▸ **Exercise goal**: Taking the line with "This image shows" as the first and the line with "Man posing in" as the last, set down the lines below exactly, pictures excluded.

_ _ _ _

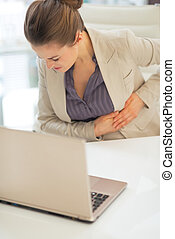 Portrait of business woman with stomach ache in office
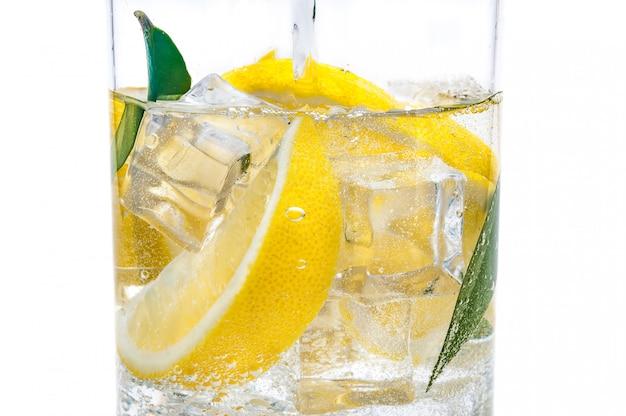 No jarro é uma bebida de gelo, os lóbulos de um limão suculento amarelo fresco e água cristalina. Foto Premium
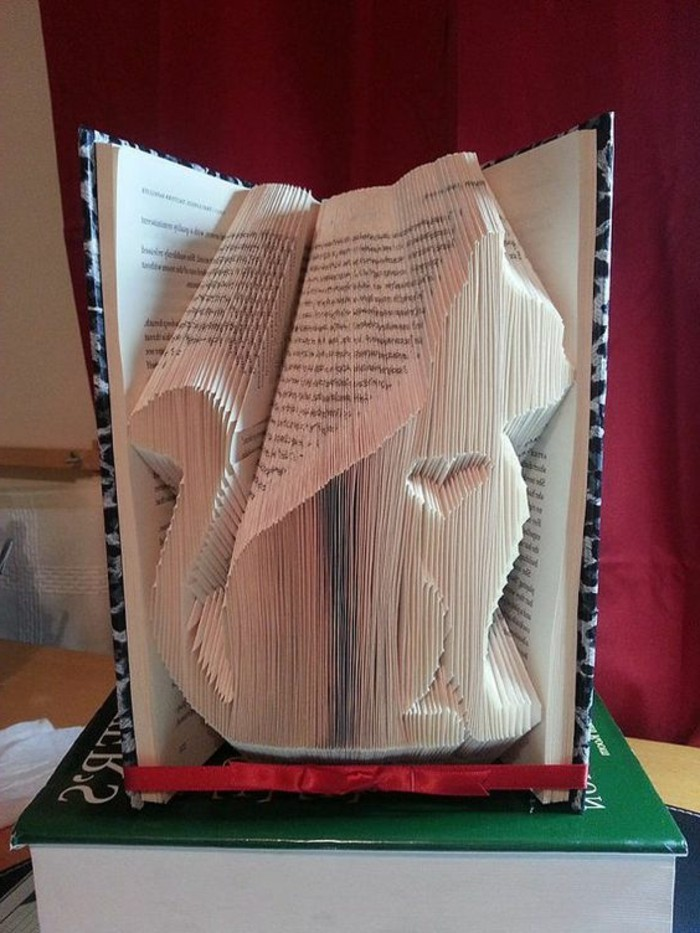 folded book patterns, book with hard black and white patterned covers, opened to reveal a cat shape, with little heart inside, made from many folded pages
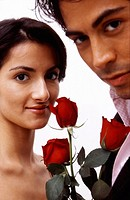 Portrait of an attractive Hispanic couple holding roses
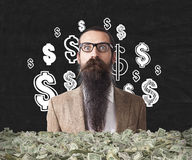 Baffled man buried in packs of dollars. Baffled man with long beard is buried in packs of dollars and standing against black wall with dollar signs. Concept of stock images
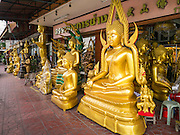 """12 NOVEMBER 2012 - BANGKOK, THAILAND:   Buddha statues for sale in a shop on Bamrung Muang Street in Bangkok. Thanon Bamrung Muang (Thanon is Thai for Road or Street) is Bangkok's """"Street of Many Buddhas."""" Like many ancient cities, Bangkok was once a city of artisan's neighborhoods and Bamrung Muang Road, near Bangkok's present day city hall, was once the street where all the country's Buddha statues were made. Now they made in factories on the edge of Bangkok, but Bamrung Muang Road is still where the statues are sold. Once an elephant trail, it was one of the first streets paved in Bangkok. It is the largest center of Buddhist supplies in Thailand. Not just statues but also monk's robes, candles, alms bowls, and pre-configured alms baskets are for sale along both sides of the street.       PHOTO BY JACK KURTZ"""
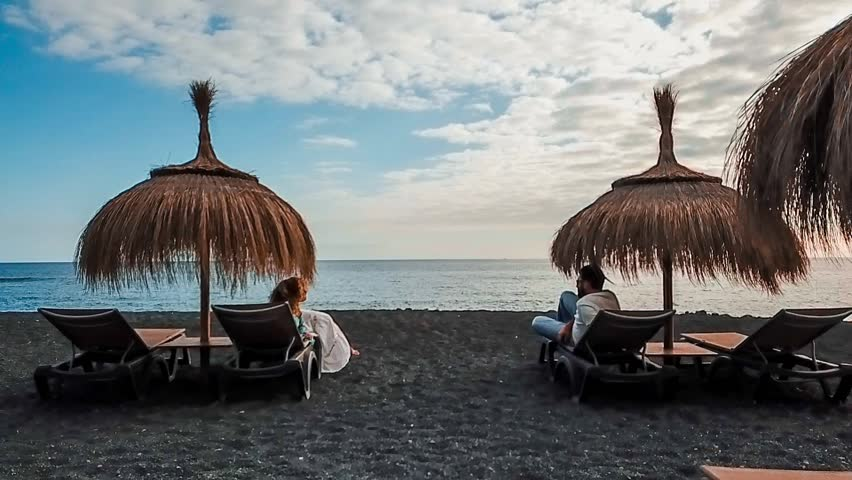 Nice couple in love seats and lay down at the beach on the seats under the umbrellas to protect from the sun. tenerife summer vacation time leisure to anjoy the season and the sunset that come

_ _ _ _

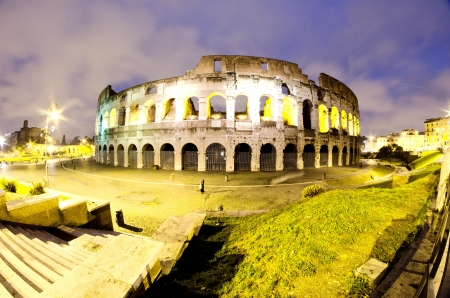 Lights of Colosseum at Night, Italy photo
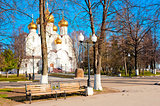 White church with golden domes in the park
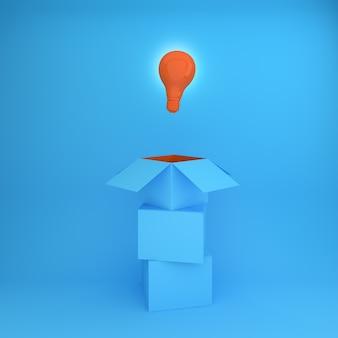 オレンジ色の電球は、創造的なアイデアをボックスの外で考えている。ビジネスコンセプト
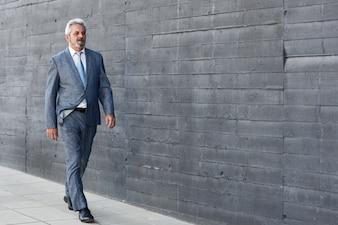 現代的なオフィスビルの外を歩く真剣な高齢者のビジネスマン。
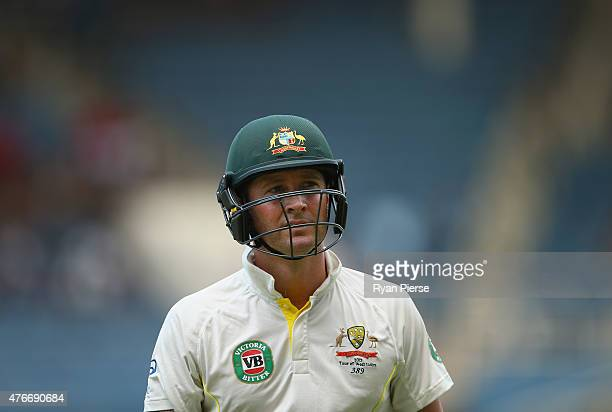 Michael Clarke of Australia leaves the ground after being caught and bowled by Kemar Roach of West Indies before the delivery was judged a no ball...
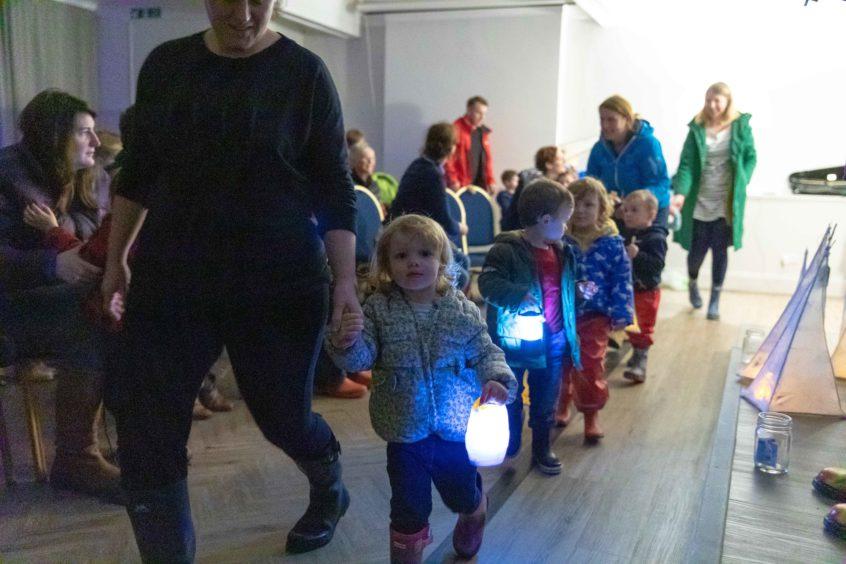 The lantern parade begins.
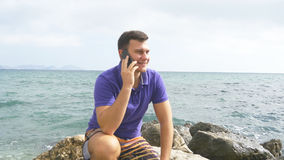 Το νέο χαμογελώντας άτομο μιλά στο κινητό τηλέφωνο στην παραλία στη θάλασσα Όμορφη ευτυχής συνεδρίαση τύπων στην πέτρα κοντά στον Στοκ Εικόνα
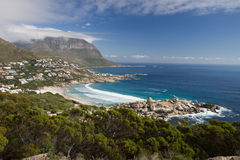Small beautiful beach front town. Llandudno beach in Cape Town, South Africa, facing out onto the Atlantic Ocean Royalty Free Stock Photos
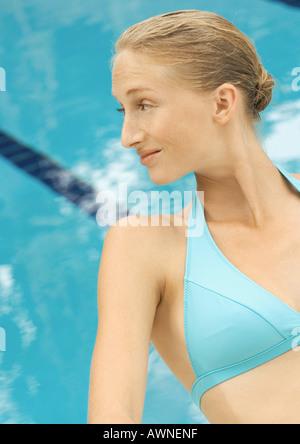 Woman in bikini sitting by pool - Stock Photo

_ _ _ _

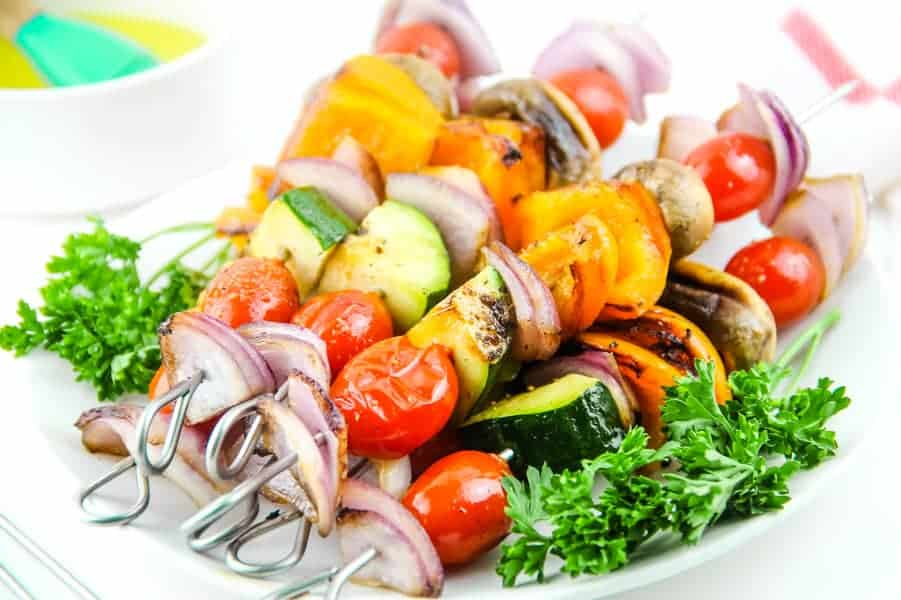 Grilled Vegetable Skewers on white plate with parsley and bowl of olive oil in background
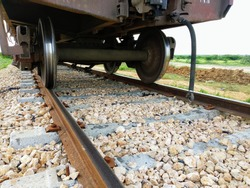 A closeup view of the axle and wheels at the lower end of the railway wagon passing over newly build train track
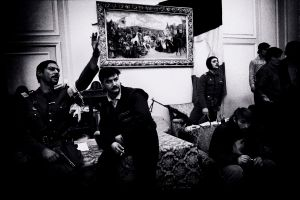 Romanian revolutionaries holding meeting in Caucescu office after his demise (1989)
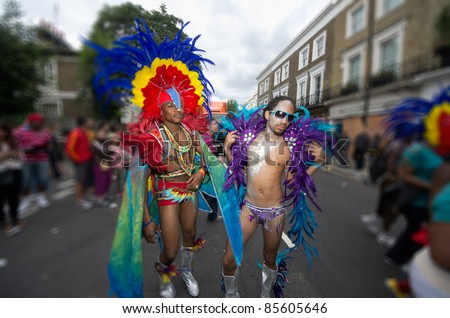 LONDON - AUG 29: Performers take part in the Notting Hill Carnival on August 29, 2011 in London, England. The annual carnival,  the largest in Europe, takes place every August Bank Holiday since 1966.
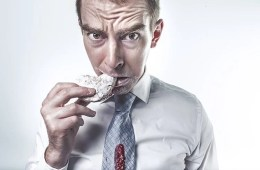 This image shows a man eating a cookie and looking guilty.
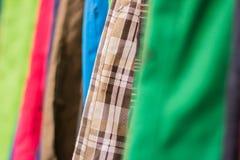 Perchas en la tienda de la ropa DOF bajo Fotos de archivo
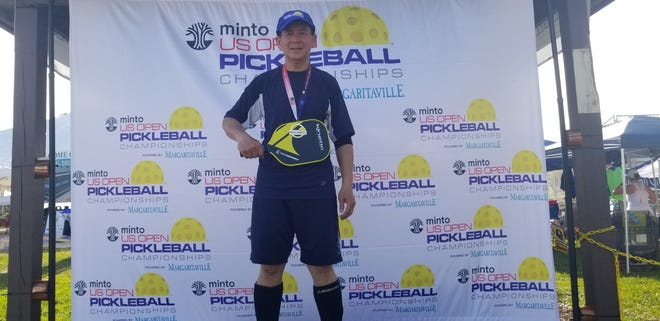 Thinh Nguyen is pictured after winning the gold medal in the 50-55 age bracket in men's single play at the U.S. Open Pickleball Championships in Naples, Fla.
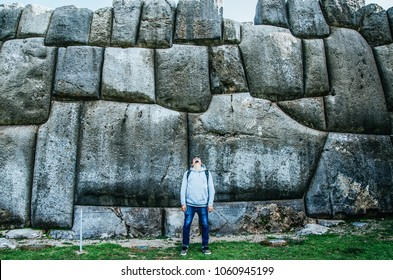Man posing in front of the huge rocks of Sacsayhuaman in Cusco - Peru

_ _ _ _

▸ **Response area**:
 This image shows a man eating a cookie and looking guilty.
 Perchas en la tienda de la ropa DOF bajo Fotos de archivo
 Thinh Nguyen is pictured after winning the gold medal in the 50-55 age bracket in men's single play at the U.S. Open Pickleball Championships in Naples, Fla.
Man posing in front of the huge rocks of Sacsayhuaman in Cusco - Peru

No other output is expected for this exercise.